Palmer threw 572 passes in 2013. His dropback numbers are split up like this:

  • 24 throws with a dropback of 1-3 yards (WR screens, goalline fades) -- 4.1 percent
  • 90 throws on a three-step drop -- 15.7 percent
  • 320 throws on a five-step drop -- 55.9 percent
  • 132 throws on a seven-step drop -- 23.1 percent
  • Six were unaccounted for

Palmer, along with Peyton Manning, led the league in throws from essentially a one-step drop. Palmer was 21/24 for 109 yards and two touchdowns. PFF graded him the fifth-most effective.

From a three-step drop, Palmer was 65/90 for 507 yards, two scores and one pick. His yards per attempt (5.6) was below the league average, but his completion percentage (72.2 percent) was above the mean. He was PFF's seventh-highest graded QB with such dropbacks.

From the five-step drop, Palmer's PFF grade went down. He was among the lower third of QBs and had a negative grade. He was 199/320 for 2398 yards, 17 TDs and 14 INTs. He averaged 7.5 yards per attempt and threw the ball 9.9 yards down the field on average. He was above the league average in each of those categories.

From the seven-step drop, Palmer struggled. Although average in terms of PFF grade, he was 74/132 (56.6 percent) for 1213 yards, three scores and seven interceptions. Only Joe Flacco, Matt Ryan and Matthew Stafford threw more picks. Palmers yards per attempt was 9.2 and he threw the ball down the field 14.4 yards past the line of scrimmage on average. His TD/INT ratio was less than half the league average, but his YPA and depth of throw were above average.
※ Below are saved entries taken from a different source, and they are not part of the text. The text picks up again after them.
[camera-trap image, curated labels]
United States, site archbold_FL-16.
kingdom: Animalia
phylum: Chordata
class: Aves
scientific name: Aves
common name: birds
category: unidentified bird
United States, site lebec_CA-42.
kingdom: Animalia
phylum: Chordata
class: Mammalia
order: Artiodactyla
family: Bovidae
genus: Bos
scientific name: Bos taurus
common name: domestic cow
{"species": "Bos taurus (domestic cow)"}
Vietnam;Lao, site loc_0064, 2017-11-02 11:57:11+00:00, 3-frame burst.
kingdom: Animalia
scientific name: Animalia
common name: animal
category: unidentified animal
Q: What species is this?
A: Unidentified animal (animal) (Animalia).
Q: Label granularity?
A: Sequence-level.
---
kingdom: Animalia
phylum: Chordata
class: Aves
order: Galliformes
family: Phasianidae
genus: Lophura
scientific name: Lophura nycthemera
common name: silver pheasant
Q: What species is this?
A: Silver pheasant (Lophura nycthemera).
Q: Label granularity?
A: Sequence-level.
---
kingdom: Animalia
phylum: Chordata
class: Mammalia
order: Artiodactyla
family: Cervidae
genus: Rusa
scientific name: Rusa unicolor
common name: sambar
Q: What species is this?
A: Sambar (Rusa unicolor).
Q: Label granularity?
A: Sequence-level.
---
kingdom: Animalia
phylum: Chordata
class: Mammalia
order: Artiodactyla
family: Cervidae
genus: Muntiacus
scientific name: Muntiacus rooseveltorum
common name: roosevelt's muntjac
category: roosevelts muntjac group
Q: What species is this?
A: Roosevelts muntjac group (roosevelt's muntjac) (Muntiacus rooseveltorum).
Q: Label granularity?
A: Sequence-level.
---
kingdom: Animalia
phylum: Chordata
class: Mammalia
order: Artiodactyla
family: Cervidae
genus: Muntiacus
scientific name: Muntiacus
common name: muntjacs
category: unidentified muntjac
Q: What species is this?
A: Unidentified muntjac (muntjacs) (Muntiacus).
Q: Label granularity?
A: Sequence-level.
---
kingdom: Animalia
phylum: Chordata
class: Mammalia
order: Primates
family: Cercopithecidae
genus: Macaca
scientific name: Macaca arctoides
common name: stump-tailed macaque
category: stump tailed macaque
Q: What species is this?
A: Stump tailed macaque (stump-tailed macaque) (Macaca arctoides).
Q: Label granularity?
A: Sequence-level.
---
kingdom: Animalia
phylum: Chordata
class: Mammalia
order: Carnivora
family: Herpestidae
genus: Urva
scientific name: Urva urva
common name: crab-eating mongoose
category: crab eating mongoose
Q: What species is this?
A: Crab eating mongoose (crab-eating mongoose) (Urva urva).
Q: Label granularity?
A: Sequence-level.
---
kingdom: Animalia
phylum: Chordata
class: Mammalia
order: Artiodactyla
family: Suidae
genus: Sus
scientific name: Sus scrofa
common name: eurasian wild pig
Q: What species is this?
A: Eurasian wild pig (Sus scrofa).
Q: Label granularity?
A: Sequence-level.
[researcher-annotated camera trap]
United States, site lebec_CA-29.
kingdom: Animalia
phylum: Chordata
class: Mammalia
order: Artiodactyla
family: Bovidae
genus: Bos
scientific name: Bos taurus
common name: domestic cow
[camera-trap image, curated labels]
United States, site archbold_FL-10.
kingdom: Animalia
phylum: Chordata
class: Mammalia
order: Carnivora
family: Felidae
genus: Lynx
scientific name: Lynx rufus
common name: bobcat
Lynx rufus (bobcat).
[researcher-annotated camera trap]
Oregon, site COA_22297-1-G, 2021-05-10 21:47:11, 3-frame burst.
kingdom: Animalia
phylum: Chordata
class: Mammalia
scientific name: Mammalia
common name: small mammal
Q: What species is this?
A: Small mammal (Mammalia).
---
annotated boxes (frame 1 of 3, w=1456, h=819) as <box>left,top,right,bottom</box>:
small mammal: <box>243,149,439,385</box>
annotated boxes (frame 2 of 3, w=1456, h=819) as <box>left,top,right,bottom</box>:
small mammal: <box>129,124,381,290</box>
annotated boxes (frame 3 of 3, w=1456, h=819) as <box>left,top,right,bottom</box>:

Once again we see where he struggled more the deeper the drop.

Is he really a good fit for the Bruce Arians offense, or was this more part of the learning curve? We don't have these same numbers compared from one half to the other half of the season. We do know that Arians began using the shorter, quicker passing game more as the season went on, which Palmer succeeded at. Will that continue, or will the hypothetically improved offensive line give Palmer more time to be more effective at longer drops and more downfield throws?